Requirement:
Give back only the rows from the line holding "Among the objects" through the line holding "(x=201, y=94), (x=375, y=413), (x=383, y=295)", inclusive, swapping "closest" for "nearest" and changing nothing else.

+++ Records to process

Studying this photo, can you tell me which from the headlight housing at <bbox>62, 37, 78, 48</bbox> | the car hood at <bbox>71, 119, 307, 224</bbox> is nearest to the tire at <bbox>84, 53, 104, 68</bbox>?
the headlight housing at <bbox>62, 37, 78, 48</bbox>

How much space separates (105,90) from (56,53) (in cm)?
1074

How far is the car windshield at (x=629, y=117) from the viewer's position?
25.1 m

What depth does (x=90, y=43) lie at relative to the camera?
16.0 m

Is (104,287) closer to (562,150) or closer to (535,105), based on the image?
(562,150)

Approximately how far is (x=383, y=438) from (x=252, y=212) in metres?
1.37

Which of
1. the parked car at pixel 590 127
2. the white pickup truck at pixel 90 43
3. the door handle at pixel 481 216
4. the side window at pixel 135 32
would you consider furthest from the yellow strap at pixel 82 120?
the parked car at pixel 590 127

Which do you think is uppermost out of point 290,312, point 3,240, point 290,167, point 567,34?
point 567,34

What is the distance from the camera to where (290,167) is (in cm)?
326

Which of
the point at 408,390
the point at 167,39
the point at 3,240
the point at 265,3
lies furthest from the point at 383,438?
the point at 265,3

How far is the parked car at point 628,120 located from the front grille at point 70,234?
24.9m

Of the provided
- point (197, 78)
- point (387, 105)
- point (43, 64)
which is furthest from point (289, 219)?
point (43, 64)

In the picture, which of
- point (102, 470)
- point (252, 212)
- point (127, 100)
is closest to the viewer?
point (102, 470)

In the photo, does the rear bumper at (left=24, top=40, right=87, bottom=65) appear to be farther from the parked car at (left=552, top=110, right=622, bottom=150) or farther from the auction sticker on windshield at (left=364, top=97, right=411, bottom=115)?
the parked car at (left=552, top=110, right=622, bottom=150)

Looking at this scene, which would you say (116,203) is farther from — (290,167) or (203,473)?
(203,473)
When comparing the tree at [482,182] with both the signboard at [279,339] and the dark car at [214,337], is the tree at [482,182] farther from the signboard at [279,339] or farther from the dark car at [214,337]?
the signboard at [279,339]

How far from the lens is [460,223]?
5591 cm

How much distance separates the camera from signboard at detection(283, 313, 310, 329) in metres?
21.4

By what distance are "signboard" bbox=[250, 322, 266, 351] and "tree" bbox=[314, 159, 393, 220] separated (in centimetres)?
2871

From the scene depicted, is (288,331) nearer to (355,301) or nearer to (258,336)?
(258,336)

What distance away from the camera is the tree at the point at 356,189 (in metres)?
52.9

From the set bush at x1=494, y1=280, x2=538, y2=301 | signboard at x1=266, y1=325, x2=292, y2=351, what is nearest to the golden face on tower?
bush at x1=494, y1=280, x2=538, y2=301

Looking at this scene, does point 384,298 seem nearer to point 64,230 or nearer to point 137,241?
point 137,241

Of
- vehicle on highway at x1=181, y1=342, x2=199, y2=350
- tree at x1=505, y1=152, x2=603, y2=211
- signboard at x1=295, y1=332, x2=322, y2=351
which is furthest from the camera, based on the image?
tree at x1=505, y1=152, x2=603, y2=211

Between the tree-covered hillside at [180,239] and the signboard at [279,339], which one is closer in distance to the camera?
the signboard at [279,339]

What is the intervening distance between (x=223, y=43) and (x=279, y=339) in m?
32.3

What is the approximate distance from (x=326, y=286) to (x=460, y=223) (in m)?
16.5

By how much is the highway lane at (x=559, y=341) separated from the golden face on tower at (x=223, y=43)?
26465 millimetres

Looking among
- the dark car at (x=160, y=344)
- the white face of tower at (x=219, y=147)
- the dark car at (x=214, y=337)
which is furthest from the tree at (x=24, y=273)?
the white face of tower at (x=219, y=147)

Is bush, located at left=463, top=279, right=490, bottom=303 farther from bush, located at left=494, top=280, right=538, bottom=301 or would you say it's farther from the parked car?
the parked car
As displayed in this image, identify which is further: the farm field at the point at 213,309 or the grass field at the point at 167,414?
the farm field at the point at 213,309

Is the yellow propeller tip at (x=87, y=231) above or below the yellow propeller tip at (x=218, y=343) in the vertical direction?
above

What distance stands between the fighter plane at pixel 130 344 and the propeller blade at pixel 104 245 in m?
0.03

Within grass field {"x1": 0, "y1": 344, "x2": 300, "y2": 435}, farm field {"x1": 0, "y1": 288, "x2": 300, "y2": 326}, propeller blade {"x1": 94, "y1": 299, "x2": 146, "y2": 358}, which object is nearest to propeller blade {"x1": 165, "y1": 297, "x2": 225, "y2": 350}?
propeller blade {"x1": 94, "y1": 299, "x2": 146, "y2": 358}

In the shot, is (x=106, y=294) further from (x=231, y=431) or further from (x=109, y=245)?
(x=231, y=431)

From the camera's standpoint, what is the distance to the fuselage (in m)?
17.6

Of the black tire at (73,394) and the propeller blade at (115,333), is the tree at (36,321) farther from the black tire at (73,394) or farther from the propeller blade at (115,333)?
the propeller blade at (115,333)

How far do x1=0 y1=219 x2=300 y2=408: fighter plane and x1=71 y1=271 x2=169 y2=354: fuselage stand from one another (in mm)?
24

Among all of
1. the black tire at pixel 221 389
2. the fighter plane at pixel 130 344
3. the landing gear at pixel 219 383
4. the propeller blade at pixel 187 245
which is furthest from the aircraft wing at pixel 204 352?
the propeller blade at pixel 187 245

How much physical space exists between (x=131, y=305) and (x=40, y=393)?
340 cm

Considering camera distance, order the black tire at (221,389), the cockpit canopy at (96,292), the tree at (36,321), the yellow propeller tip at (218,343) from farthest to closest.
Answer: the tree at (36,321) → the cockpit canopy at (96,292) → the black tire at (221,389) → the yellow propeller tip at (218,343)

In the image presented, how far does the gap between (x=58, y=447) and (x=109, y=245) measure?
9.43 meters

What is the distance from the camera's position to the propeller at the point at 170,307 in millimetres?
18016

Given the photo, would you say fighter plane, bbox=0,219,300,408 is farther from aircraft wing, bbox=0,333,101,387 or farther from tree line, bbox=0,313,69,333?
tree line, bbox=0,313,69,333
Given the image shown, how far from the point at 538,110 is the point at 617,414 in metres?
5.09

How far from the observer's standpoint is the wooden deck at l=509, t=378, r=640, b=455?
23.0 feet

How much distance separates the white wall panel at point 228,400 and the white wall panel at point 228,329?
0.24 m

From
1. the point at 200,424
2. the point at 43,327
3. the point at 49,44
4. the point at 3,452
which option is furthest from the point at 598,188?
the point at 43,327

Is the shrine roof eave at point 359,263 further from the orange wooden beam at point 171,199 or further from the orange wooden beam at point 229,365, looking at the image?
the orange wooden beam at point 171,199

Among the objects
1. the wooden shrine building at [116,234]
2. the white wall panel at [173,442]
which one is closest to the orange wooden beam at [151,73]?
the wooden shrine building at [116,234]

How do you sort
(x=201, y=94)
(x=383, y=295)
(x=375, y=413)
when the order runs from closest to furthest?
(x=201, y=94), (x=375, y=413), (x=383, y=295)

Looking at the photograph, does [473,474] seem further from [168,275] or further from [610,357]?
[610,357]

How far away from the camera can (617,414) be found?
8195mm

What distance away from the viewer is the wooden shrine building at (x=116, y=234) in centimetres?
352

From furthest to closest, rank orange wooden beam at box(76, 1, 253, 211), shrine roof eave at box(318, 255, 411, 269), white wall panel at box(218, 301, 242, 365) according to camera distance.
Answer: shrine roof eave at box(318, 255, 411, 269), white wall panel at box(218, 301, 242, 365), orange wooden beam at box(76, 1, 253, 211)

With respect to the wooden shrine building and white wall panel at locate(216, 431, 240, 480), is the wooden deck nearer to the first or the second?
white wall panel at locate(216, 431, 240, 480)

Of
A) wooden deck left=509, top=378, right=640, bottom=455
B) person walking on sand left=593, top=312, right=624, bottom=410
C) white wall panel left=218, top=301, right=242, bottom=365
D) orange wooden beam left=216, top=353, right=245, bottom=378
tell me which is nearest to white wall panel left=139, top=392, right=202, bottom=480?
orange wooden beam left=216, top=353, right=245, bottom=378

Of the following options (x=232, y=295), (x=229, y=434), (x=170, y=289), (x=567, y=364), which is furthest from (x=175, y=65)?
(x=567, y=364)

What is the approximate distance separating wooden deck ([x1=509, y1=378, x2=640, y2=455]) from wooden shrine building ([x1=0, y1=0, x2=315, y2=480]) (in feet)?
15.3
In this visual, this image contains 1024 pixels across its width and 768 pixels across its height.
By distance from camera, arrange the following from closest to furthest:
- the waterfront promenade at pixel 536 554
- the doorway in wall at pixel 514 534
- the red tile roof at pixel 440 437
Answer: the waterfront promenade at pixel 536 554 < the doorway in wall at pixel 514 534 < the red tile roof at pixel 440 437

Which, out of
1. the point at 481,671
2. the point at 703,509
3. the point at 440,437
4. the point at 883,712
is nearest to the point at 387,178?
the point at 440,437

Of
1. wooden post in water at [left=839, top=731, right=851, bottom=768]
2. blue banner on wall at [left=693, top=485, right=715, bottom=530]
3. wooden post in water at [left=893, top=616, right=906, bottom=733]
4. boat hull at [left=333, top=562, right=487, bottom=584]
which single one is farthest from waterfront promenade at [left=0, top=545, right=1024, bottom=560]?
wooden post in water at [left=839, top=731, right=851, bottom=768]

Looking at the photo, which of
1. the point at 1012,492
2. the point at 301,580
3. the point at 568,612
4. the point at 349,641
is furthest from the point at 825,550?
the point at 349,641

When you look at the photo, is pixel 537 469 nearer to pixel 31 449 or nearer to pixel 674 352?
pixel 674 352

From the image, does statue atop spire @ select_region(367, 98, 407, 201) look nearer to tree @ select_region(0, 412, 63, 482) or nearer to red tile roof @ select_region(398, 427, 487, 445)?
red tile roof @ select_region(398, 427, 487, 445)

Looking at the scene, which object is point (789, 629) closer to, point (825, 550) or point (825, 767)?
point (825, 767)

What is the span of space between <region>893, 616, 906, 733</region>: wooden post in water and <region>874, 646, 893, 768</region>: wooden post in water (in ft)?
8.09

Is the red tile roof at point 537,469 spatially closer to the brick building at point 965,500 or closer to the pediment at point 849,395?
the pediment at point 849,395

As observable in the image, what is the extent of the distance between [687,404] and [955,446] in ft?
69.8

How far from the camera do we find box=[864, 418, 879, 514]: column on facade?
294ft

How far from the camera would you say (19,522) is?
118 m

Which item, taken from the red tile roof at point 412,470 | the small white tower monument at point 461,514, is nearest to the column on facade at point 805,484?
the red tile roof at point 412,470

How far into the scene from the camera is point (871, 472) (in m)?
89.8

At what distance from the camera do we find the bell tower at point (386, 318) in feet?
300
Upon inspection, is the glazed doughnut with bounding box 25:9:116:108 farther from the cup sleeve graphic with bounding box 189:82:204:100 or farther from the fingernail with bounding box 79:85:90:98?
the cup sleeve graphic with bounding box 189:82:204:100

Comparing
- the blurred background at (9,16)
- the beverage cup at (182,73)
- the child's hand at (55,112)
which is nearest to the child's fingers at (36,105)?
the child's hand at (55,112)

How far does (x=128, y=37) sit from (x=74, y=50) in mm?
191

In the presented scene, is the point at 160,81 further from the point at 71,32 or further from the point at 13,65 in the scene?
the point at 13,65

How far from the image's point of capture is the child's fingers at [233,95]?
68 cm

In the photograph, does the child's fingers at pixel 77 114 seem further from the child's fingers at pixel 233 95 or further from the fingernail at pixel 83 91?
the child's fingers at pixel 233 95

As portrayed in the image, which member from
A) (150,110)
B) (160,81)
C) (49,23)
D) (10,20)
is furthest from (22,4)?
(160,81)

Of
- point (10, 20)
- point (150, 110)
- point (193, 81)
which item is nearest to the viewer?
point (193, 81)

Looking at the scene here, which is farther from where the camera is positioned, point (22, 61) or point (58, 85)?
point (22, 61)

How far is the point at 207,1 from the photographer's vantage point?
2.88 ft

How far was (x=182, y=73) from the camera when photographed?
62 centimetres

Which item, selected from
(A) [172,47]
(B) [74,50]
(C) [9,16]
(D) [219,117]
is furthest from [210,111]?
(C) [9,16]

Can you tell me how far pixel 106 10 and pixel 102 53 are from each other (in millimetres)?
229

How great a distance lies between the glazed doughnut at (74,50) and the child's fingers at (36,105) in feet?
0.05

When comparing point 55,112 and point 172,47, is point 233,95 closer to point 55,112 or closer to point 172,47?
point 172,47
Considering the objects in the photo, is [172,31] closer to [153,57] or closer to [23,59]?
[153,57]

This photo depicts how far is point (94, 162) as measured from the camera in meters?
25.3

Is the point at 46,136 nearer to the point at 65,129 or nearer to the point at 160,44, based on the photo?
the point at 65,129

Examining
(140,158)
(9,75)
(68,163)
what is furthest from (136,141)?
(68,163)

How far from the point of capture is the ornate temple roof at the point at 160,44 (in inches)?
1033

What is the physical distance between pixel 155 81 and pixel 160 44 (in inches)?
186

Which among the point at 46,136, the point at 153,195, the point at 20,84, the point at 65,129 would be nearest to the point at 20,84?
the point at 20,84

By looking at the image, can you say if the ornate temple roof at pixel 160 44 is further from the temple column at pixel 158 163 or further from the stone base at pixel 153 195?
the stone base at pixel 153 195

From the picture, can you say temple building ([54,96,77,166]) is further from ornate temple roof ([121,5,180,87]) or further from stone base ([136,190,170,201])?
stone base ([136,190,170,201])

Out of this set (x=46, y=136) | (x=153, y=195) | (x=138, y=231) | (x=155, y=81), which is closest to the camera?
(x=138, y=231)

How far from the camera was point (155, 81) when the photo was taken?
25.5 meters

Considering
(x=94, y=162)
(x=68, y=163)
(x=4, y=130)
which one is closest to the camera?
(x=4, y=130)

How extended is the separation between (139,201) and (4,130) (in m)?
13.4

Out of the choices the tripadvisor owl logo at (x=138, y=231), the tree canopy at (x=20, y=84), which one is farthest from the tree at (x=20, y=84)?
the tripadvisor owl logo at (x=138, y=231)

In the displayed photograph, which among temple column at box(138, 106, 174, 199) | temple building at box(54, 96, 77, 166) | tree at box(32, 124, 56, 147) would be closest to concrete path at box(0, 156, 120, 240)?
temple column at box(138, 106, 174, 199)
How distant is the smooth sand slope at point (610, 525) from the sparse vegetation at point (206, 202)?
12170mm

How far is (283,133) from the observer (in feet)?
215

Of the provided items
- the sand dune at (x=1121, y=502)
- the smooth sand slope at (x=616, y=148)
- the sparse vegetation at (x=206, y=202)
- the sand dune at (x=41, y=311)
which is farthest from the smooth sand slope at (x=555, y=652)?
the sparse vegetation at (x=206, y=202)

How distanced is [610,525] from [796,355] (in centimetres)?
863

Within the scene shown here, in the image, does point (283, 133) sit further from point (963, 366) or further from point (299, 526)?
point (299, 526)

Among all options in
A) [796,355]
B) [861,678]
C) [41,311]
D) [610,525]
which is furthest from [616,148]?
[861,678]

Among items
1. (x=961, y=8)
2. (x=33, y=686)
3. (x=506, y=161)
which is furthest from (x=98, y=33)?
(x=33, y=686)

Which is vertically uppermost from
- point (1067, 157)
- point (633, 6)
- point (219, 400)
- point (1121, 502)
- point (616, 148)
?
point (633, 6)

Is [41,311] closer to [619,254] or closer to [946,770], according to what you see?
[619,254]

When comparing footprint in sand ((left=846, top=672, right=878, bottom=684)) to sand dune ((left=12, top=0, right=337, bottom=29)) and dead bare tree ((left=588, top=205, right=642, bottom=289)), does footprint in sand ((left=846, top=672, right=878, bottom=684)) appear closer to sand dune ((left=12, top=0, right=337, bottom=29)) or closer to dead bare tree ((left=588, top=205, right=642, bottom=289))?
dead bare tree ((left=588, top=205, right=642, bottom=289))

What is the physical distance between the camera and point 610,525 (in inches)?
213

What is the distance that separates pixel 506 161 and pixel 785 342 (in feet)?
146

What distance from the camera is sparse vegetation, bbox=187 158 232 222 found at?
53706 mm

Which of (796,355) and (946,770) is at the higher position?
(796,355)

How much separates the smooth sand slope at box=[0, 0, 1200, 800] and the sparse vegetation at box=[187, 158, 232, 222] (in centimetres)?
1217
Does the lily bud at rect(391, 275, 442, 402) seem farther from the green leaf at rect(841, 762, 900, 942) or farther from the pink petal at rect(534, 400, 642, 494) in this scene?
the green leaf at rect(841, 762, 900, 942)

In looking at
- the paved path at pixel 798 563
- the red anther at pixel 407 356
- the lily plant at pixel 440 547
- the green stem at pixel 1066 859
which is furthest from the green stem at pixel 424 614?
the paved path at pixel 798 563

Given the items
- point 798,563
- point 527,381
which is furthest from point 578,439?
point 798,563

++++++

Task solution:
Among the objects
1. the wooden shrine building at [116,234]
2. the white wall panel at [173,442]
which one is nearest to the orange wooden beam at [151,73]?
the wooden shrine building at [116,234]

How do you sort
(x=201, y=94)
(x=383, y=295)
(x=375, y=413)
when the order runs from nearest to furthest?
(x=201, y=94), (x=375, y=413), (x=383, y=295)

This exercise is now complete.